『ハゴロモ』よしもとばなな
- よしもと ばなな
- ハゴロモ
今日学校で友人に借りた文庫本で読みました。教室の喧騒のなか、一人本の世界に深く閉じこもっていました。湿度が高くて、ページをめくるたび、紙がやけにやわらかく感じたそんな一日でした。
この作品でまず印象深いのは情景の描写についてです。その場所と空気のイメージを、的確に、かつ意外な角度から作り上げられる感じがしました。普段の生活では見過ごしがちな、世界の変化を綺麗な言葉で捉えたなと思いました。ふと動きを止めて、じっと五感をすますと沢山の世界が流れ込んできます。風の匂い、空の色、何かが音を立て、肌が空気を感じます。そうすると急になんだか懐かしくなったり切なくなったり、笑いたくなったりします。まさにその感覚がこの本に閉じ込められていました。

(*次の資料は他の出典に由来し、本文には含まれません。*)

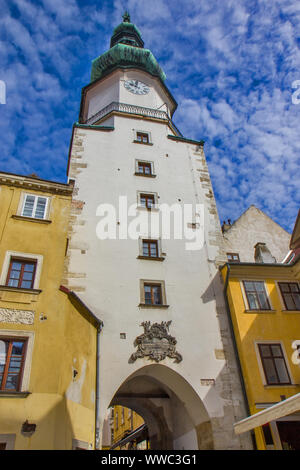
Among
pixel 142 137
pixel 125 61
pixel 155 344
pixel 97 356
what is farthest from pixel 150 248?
pixel 125 61

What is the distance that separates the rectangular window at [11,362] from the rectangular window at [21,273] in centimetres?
169

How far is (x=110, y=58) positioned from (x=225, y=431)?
2533 cm

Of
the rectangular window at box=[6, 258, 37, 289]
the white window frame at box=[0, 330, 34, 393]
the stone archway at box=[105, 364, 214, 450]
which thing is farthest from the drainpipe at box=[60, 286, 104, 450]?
the white window frame at box=[0, 330, 34, 393]

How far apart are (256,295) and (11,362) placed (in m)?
10.2

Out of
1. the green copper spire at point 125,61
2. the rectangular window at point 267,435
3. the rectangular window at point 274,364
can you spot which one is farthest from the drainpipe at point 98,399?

これは一言で表わすと再生の物語です。失恋した女の人がふるさとに帰り、回復をはかります。でも、人が彼女を励ましてそこから自分をとりもどすのではありません。いくらかの、優しい人たちと関わる事で、自分で自分を復活させます。優しさ、というのは痛みを重ね合わせ、同情することではありません。それを口で言うのは簡単なのですが、私たちはついそのお手軽な「優しさ」に逃げてしまいがちな事を感じました。それは突き詰めれば誠実さ、だと思います。自分にも相手にも誠実である人間関係は、とても美しく見えました。反省させられると共に、幸せに近づいた女の人に元気をもらいました。